# DOCUMENT SECTION:
— BEGIN —
For those who aim to accumulate and hold onto power, our system of elections is an inconvenient complication. People who have worked to destroy the values, principles, policies, and institutions that voters hold dear cannot tolerate the possibility (or probability!) of those same voters ejecting them from office. In that context, rigging the voting system becomes an essential tactic to retain power.
Lest there be any doubt about the Trump administration’s goals for the upcoming elections, just read what Kristi Noem, Secretary of Homeland Security, said earlier this month:
“When it gets to Election Day, we’ve been proactive to make sure that we have the right people voting, electing the right leaders to lead this country.”
— Kristi Noem, Secretary of Homeland Security, February 13, 2026
Donald Trump has baselessly asserted that our voting systems are full of fraud. This isn’t new; the accusations began during his first term. The violent insurrection of January 6th, 2021 was the direct result of his disproven complaints that he lost because the election was somehow rigged. Since being re-elected in 2024 (via that same, supposedly fraud-ridden system), Trump has further amplified the accusations, and a complicit Republican majority in both houses of Congress has played along. The threat to our system of elections grows as Congress considers two new bills that will “reform” elections - with the same pattern of destruction in aid of the wealthy and powerful, at the grave expense of everyone else.
— END —
# PROVIDED DATA:
— BEGIN —
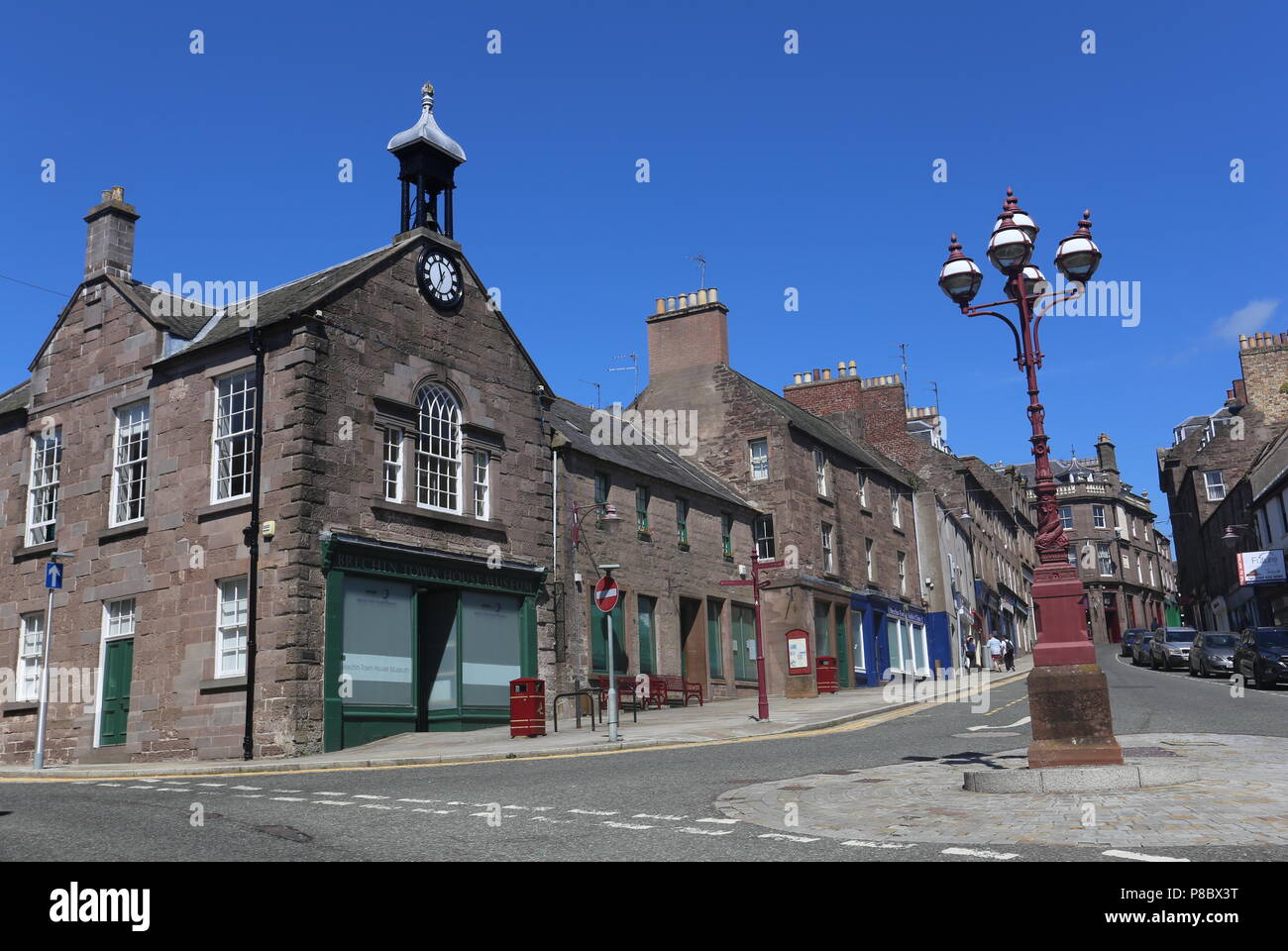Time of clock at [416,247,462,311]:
— END —
# REQUIRED TASK A:
Copy the passage about elections from "For those who" to "to retain power." word for word.
# REQUIRED TASK B:
Continue the passage about elections and voting, starting right after its final sentence.

# EXPECTED ANSWER A:
For those who aim to accumulate and hold onto power, our system of elections is an inconvenient complication. People who have worked to destroy the values, principles, policies, and institutions that voters hold dear cannot tolerate the possibility (or probability!) of those same voters ejecting them from office. In that context, rigging the voting system becomes an essential tactic to retain power.

# EXPECTED ANSWER B:
Voter fraud is a lie
If you’re at least 18 years old and a U.S. citizen, you’re eligible to vote. Each state has its own laws that govern its local, state, and federal elections. Most states require voters to register as residents in their states. Some states prevent individuals who are incarcerated, have been convicted of a felony, or have been determined to have a “mental incapacity” from voting. Otherwise, if you meet the requirements, you are an eligible voter. It is your right (and indeed your duty) to vote, because voting is the most vital and direct way in which we participate in and perpetuate our republic.
Trump and Rob Wittman have actively promoted the lie of “voter fraud” for years, with particular focus on alleged voting by non-citizens, and especially by immigrants who have entered the country illegally. In 2018 Wittman sent out a poll asking constituents if “citizenship should be required to vote,” even though U.S. citizenship is and has always been a requirement to vote in federal elections. He consistently supports “voter integrity” measures such as requiring documentary proof of citizenship, which U.S. states already handle effectively using existing processes. When Wittman voted for the Big Ugly Bill (H. R. 1), he stated that removing “deceased, ineligible, and non-citizen beneficiaries” from the voter rolls would “strengthen integrity.”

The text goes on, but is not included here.